* [Assignment] Reproduce verbatim the line where "phylum: Arthropoda" occurs, along with all following lines down to the last line of the data.
------------------------
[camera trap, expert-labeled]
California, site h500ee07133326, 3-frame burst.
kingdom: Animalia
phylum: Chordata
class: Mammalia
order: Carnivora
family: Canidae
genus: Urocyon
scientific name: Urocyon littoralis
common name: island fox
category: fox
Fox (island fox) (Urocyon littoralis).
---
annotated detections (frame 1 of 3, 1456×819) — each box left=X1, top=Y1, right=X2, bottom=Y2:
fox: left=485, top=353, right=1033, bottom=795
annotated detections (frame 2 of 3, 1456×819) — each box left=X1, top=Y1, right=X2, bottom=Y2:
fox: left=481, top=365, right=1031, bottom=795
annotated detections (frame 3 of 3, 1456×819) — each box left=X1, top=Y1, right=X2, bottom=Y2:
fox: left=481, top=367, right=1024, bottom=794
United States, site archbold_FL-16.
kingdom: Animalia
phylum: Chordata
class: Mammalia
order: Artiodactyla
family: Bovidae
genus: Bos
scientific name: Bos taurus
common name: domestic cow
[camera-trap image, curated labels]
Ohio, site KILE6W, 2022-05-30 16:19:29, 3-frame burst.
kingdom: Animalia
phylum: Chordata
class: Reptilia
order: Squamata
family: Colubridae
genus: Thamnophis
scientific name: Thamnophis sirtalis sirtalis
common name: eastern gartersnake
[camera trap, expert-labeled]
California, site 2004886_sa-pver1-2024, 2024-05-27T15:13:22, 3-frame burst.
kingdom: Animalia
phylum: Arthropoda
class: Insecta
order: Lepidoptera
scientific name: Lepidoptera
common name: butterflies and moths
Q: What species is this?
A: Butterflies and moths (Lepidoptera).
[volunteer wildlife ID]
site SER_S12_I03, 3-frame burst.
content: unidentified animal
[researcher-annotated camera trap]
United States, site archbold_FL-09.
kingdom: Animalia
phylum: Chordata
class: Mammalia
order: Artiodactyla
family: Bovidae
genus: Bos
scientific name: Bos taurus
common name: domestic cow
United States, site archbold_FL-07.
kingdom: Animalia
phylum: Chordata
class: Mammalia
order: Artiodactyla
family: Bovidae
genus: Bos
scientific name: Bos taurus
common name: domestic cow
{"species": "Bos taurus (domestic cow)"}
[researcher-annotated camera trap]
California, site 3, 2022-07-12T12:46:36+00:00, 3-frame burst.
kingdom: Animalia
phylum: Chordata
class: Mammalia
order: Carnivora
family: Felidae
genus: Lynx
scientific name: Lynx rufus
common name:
------------------------
* [Written response]
phylum: Arthropoda
class: Insecta
order: Lepidoptera
scientific name: Lepidoptera
common name: butterflies and moths
Q: What species is this?
A: Butterflies and moths (Lepidoptera).
[volunteer wildlife ID]
site SER_S12_I03, 3-frame burst.
content: unidentified animal
[researcher-annotated camera trap]
United States, site archbold_FL-09.
kingdom: Animalia
phylum: Chordata
class: Mammalia
order: Artiodactyla
family: Bovidae
genus: Bos
scientific name: Bos taurus
common name: domestic cow
United States, site archbold_FL-07.
kingdom: Animalia
phylum: Chordata
class: Mammalia
order: Artiodactyla
family: Bovidae
genus: Bos
scientific name: Bos taurus
common name: domestic cow
{"species": "Bos taurus (domestic cow)"}
[researcher-annotated camera trap]
California, site 3, 2022-07-12T12:46:36+00:00, 3-frame burst.
kingdom: Animalia
phylum: Chordata
class: Mammalia
order: Carnivora
family: Felidae
genus: Lynx
scientific name: Lynx rufus
common name:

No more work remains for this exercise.